You can also be a patriot and still embrace the fullness of American history. Johnson believes one of the keys to realizing our country’s founding vision — the radical idea that all men are created equal, and endowed by their creator with certain unalienable rights — is understanding how our governing institutions have been warped by a long history of racial division.
His new book, When the Stars Fall: Overcoming Racism and Renewing the Promise of America, is a call for reforming those institutions, for tackling systemic racism as an urgent threat to the core promise of our country. If we recognize racial division as not just a matter of individual hearts and minds but something deeply rooted in policy, that actually makes the path forward easier. Fixing those policy failures is an act of devoted citizenship, a way of strengthening national solidarity by working toward a more perfect union.
“The incremental march to a better America, a more egalitarian America, that’s the journey,” Johnson said at Quail Ridge. “But you can’t talk about national progress if you can’t talk about the starting point.”
Johnson isn’t alone in linking love of country with the desire to know its full history. Testifying last week before the House Armed Services Committee, the Chairman of the Joint Chiefs of Staff, General Mark Milley, was asked to denounce the teaching of critical race theory. The commander of the United States Armed Forces doesn’t often get the chance to weigh in on curriculum controversies, but I’m glad Milley did. “I do think it’s important, actually, for those of us in uniform to be open-minded and be widely read,” said the four-star Army general. “The United States Military Academy is a university. And it is important that we train and we understand.”

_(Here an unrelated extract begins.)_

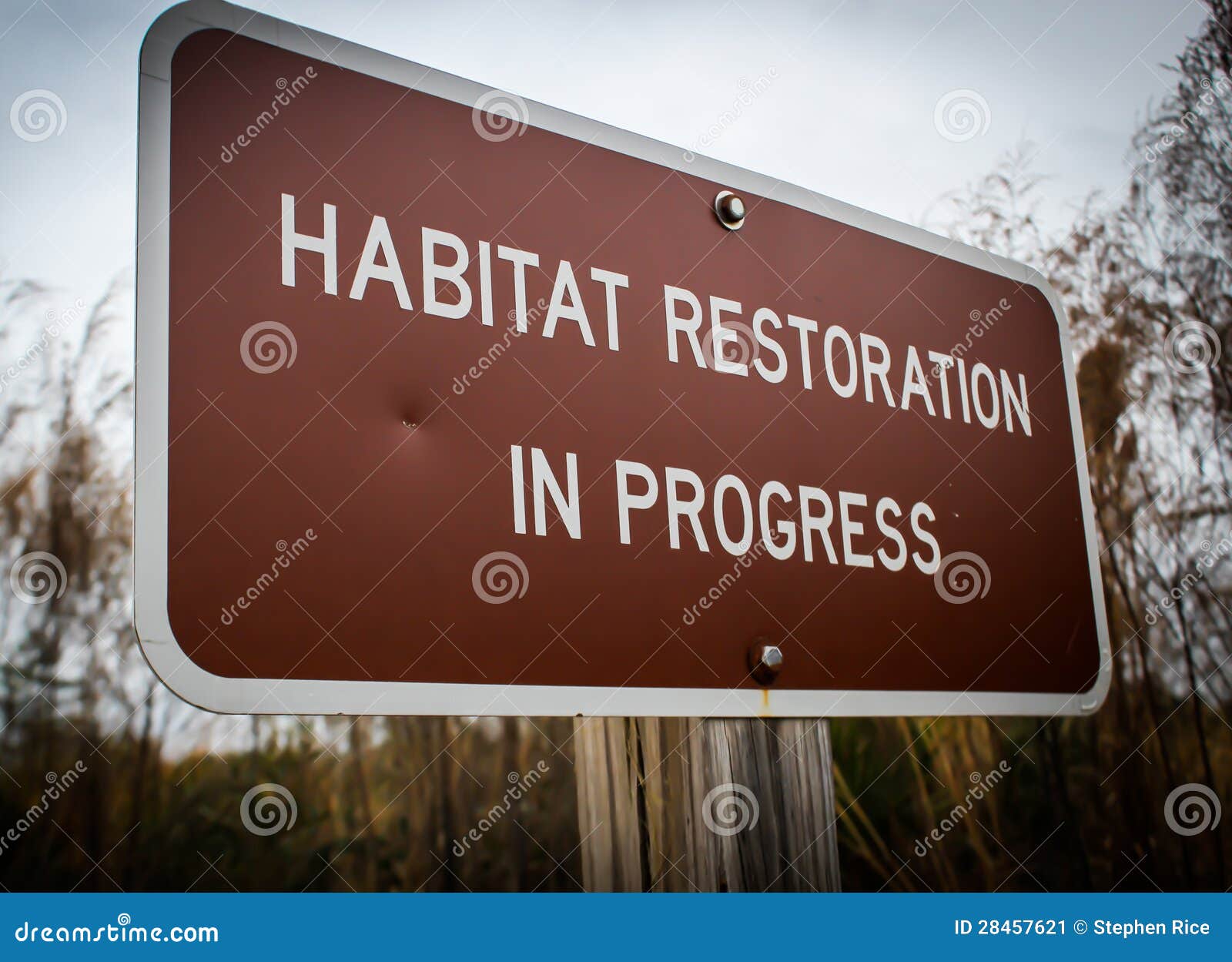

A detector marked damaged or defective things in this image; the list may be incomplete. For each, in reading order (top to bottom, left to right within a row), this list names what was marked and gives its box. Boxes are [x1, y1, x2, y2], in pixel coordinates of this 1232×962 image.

rust streak on sign [132, 3, 1109, 714]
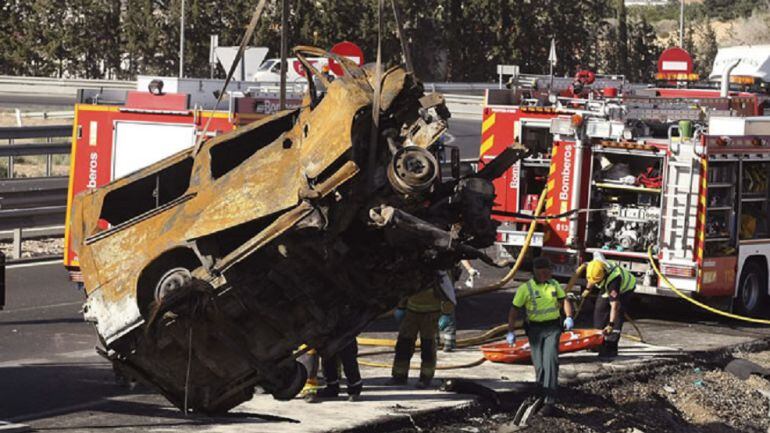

Johnson, who served as a speechwriter to two former Chairmen of the Joint Chiefs, cited Milley’s comments during his book talk Tuesday night. “He has a curious mind,” Johnson said. “As Chairman of the Joint Chiefs, you want to understand the people you’re commanding and the country you’re defending.”
In my time as a student, a writer, and a university bureaucrat, I have met a great many teachers and professors who uncover the challenging parts of American history. Like Johnson, they are some of the proudest and most idealistic citizens I know. They recognize that our history is neither an unbroken march of progress nor a doom loop of despair. It’s a complicated mess, just like the present. And having a sense of curiosity about where we came from is an act of civic pride.
It will take many more curious minds to form what Johnson calls “bonds of solidarity” with our fellow Americans. Too often, he writes, we are simply “democratic strangers,” occupying the same country without taking the time to really know one another. The work of reform and renewal should be an opportunity to meet. “We don’t have to burn the institutions of society to the ground,” Johnson said. “But if you don’t talk to the people you’re angry with, the rage just deepens.”
Rage can be seductive. It feels righteous, clarifying, simple. But it is also at odds with our national character. “It’s inherently American to be optimistic, to believe that tomorrow will be better than today,” Johnson said. “It’s not inevitable. But we can have the country we want.”